As we train and equip more and more frontline professionals in infant mental mealth, they are able to offer support to families and infants at increasing levels of risk and complexity. That’s a challenge, and there are never two days the same. It’s great to see the message about infant mental health spreading across the city, and I hope to see more services like ours developing over the UK in coming years.
I was particularly interested in Elizabeth Meins’s article ‘Overrated: The predictive power of attachment’ in the January 2017 edition of The Psychologist. Her argument in relation to equipping parents with evidence-based information on babies’ development and how best to interact, play and respond to their cues as their children develop is very similar to what our team are aiming to do day-to-day. However, the idea that insecure attachment is being ‘vilified’ or ‘pathologised’ is inaccurate; instead it is a model that can be used to support parents to understand the implications of attachment styles on future behaviour. Parents who have suffered from mental illness post-partum or infants who have needed special care can still go on to foster secure attachments with their children/primary caregiver.
Since starting as an assistant psychologist I’ve tried to immerse myself in as many opportunities as possible. A colleague told me about the Yorkshire Aspiring Clinical Psychologists group, for assistant psychologists, support workers, nursing assistants, students and anyone who is interested in becoming a clinical psychologist. The group has monthly meetings with presentations and it’s been a great opportunity to meet other people and learn about different services in the area. I would encourage anyone aspiring to further a career in clinical psychology to see if there’s a local group near you.

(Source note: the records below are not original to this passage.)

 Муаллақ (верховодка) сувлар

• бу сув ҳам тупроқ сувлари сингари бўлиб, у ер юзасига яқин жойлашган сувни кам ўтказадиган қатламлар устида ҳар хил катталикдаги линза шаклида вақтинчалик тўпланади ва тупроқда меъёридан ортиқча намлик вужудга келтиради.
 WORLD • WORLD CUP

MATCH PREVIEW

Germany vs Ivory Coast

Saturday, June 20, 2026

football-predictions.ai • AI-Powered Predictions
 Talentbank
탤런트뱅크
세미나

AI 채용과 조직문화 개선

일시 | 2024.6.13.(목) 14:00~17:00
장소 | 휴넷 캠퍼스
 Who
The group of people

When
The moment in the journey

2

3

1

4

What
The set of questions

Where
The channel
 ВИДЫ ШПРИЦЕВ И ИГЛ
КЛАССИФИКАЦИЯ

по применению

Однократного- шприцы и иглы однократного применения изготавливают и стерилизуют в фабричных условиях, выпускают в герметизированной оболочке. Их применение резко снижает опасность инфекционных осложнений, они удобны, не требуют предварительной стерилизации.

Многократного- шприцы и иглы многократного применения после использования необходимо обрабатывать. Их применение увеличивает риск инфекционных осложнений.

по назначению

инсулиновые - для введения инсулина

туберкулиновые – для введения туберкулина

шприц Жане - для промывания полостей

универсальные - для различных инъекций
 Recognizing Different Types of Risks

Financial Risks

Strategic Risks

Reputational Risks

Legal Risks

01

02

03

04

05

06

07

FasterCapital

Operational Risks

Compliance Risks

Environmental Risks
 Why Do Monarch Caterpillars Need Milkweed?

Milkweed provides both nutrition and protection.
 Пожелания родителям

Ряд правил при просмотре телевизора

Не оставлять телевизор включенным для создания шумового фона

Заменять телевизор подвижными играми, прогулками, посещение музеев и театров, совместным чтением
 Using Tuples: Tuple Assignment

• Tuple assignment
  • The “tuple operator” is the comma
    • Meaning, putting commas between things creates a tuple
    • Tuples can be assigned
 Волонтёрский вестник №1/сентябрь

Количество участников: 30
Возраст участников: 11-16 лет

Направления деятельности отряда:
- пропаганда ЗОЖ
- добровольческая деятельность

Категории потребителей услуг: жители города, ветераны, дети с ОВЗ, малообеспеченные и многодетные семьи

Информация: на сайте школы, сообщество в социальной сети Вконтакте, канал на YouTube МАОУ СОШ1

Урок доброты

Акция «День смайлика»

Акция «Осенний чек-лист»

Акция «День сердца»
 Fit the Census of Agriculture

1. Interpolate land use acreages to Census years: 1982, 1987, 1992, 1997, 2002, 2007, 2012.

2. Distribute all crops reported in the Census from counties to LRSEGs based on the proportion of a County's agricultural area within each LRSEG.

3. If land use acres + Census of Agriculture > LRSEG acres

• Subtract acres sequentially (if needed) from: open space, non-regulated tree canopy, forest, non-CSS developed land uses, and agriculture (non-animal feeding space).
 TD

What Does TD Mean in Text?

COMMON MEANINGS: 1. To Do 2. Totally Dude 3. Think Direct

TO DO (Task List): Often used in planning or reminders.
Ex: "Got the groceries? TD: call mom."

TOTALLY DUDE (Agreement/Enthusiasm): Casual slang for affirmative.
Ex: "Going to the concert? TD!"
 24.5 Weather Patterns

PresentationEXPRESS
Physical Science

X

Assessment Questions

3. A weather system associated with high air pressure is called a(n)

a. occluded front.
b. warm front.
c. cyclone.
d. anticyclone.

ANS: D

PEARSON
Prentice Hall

I’m confident that the busy and varied environment of the Infant Mental Health Service is a good fit for me. I hope in the future to get a place on the doctoral training course in clinical psychology. But my experience so far has reinforced my feeling that no matter what age group you are working with, having an understanding of how early life experiences impact on an individual’s way of relating to others is essential to understanding the here and now for all service users.